|Developer Diary · You Heard It Here First · Tuesday 3 February 2004|
|90nm Process Heats Up - Has Moore's Law Ended?|
Yesterday Intel released their newest class of processors code named Prescott. Prescott was supposed to be the next generation of PC chip (ie Pentium 5) but it looks like Intel is deciding against that renaming because the small performance gains of the Prescott do not justify it. Tom's Hardware has an unusually obtuse review of the new chip. The bottom line is that the new 90nm process seems to be resulting in thermal problems that threaten the viability of the chip.
Intel has been pushing its engineers to beat AMD in the process race. Currently AMD only produces 130nm chips and is at least six months away from any 90nm production. The big "I" might regret its decision however if thermal problems are not overcome. What happens is that as the grooves and overlays become closer together electron leakage increase the thermal load on the chip and it gets hotter during operation. Tom's observes that the Prescott runs noticeably hotter than 130nm Pentium 4s, even those running at higher clock speeds. So far Intel has not released Prescotts at the highest clock speeds and this may because they run too hot to support these clock speeds. If so this will mean a marketing problem for Intel as it tries to explain to consumers why their most advanced chip runs at lower clock speeds. Since consumers can only remember one number at a time this may be a difficult thing to explain.
With the extra space they saved using the narrower process Intel added more cache. The overall gains however appear to be limited. The Prescott could end up being a tough sell because it is a lot more expensive and runs at a lower clock speed. If bad therms are lowering yields as well it could be financial painful. Remember that Intel is slashing prices on older chips (since I am currently buying a new computer this couldn't come at a better time :-). Profits may erode.
An interesting question is whether chips have finally reached a minimum size at 90Nm due to the heat problem. Has Moore's Law finally met its match? If so this will emphasize AMD's lead in 64-bit design. If Moore's Law comes to an end, pipelining and interprocessor communication will become the dominant factors in computer performance.

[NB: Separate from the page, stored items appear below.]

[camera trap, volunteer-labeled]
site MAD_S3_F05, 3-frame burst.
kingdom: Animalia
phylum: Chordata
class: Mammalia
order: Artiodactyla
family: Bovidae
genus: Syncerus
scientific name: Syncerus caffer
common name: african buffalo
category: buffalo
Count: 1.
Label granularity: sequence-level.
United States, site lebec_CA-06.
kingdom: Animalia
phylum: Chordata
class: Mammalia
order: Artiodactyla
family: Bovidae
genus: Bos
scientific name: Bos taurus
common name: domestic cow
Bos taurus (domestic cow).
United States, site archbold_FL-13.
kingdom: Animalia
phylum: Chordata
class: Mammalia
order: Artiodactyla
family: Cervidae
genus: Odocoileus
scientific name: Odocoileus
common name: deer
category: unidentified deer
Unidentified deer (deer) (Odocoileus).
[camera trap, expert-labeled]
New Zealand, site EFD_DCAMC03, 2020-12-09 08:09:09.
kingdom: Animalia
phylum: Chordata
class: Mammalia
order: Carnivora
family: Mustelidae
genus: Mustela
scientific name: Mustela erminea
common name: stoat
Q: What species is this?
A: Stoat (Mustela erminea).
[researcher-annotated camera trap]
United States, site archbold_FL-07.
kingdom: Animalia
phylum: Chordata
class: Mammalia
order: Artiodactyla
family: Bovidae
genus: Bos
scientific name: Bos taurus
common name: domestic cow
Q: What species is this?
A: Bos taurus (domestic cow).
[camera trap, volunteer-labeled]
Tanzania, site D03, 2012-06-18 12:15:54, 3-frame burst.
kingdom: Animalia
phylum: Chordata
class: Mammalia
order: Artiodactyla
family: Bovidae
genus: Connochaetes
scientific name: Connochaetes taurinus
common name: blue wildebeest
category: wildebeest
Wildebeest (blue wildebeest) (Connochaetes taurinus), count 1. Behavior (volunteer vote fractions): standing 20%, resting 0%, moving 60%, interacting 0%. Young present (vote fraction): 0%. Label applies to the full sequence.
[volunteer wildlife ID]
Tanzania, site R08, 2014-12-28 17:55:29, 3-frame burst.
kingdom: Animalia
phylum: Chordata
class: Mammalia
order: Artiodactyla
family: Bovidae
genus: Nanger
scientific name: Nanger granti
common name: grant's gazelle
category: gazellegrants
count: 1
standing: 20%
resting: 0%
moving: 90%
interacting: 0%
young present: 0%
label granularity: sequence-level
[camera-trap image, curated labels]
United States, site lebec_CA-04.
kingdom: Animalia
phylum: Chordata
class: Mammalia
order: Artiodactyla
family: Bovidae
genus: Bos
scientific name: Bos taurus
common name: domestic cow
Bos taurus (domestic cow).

All I know is computers sure are getting hotter. When my house lost heat a couple of weeks ago the study (where the computer is located) stayed in the 50s while the rest of the house dropped to the 40s, and I have an old 300Mhz Pentium. Nowadays there are big fans on the processors and the video cards. For my new computer I expect to use a power supply that is double the wattage of my existing power supply.
Moore's Law may have ended for chips but it sure hasn't ended for power consumption.